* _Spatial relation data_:
-- begin --
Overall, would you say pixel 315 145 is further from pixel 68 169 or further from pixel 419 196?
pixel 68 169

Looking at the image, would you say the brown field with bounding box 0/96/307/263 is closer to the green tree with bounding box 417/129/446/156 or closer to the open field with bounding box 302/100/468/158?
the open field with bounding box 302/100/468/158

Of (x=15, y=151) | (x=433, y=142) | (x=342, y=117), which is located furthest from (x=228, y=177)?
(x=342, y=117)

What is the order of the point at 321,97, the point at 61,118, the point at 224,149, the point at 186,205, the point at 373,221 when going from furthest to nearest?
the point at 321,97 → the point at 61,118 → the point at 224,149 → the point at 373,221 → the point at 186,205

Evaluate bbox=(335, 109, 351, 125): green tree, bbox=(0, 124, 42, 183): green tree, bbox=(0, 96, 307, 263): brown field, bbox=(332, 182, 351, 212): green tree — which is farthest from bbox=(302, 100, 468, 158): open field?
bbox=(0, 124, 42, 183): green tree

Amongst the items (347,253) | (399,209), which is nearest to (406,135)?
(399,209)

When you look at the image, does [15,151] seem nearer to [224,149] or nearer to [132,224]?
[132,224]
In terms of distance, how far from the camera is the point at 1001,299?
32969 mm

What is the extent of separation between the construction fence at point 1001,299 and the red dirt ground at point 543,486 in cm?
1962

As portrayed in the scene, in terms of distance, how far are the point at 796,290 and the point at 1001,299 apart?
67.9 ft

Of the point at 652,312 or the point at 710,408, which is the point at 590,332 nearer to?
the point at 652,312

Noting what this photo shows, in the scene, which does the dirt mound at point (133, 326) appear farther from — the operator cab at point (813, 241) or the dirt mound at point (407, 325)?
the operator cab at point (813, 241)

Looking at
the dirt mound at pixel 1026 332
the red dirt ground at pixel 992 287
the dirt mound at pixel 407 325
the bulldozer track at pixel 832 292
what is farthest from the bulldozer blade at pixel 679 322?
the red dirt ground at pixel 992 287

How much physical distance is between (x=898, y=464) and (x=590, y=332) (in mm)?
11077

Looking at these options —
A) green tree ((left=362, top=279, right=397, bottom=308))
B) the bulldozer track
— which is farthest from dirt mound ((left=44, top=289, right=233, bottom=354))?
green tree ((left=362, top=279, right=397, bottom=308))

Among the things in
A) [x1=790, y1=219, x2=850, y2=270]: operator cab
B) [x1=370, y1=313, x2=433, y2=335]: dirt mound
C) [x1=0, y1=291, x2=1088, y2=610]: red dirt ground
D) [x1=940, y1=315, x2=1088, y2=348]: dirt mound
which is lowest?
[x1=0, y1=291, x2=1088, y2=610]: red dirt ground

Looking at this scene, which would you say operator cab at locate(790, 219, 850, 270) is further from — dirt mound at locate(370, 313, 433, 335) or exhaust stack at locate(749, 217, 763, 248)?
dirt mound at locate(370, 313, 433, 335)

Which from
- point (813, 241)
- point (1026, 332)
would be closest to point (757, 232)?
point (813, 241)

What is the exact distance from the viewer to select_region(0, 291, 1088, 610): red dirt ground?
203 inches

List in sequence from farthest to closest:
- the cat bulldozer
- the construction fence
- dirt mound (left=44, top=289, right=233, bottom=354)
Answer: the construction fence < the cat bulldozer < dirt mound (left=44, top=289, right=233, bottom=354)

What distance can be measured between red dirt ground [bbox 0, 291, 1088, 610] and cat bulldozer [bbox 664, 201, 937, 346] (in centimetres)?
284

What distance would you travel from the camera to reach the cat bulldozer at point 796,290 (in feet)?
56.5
-- end --
-- begin --
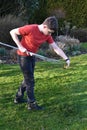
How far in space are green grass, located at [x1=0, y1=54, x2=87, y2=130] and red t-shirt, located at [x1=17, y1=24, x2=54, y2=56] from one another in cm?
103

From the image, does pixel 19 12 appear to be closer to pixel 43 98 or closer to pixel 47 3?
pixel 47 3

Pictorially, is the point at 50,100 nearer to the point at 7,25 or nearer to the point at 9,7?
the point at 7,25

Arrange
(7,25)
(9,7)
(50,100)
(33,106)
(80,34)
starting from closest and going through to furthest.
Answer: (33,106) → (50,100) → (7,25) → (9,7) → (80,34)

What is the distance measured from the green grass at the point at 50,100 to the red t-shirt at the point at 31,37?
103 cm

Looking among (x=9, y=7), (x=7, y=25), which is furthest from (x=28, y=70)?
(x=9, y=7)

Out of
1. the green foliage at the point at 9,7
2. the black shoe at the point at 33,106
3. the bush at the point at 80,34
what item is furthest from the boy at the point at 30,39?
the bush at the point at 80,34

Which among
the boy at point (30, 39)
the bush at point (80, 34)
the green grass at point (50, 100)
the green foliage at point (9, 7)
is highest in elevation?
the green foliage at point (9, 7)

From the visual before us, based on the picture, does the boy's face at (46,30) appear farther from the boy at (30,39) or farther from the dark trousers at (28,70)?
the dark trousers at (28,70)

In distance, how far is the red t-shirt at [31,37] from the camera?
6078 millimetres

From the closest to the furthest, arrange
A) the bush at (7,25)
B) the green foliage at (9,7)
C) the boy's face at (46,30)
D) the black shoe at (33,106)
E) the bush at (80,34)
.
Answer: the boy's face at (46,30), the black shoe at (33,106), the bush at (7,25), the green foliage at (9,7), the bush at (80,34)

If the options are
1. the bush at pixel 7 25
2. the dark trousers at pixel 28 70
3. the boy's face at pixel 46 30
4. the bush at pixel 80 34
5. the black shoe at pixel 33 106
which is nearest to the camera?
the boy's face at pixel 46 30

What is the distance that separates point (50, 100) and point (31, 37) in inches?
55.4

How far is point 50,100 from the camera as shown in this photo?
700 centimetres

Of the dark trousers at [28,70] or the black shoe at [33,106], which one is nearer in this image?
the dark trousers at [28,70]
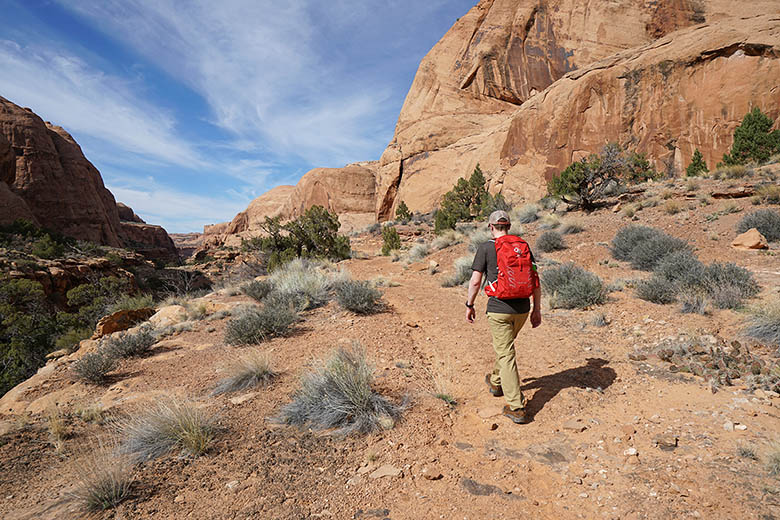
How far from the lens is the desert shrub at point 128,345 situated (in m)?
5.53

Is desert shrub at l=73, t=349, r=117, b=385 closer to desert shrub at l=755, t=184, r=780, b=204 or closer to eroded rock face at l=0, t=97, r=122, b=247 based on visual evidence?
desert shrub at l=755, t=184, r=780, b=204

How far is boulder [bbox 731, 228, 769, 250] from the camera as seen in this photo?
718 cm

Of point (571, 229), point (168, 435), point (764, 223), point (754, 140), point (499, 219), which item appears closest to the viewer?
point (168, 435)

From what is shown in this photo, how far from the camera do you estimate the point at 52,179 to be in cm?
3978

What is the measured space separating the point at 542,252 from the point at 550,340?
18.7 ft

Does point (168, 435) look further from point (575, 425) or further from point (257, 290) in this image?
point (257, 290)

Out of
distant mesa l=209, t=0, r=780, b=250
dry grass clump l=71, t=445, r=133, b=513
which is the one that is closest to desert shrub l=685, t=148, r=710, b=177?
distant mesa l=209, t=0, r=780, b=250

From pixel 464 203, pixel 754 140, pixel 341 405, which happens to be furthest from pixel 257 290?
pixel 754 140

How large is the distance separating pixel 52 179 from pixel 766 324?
-- end --
* _The task_:
Duplicate the data lines without any changes, beginning at the line containing "Does point (168, 435)" and ending after the line containing "How large is".

* _Result below_:
Does point (168, 435) look further from point (575, 425) or further from point (257, 290) in this image?
point (257, 290)

Out of
distant mesa l=209, t=0, r=780, b=250
dry grass clump l=71, t=445, r=133, b=513
which is the one that is closest to desert shrub l=685, t=148, r=710, b=177?
distant mesa l=209, t=0, r=780, b=250

From pixel 464 203, pixel 754 140, pixel 341 405, which happens to be furthest from pixel 257 290?
pixel 754 140

How large is the distance separating pixel 52 179 from pixel 766 324?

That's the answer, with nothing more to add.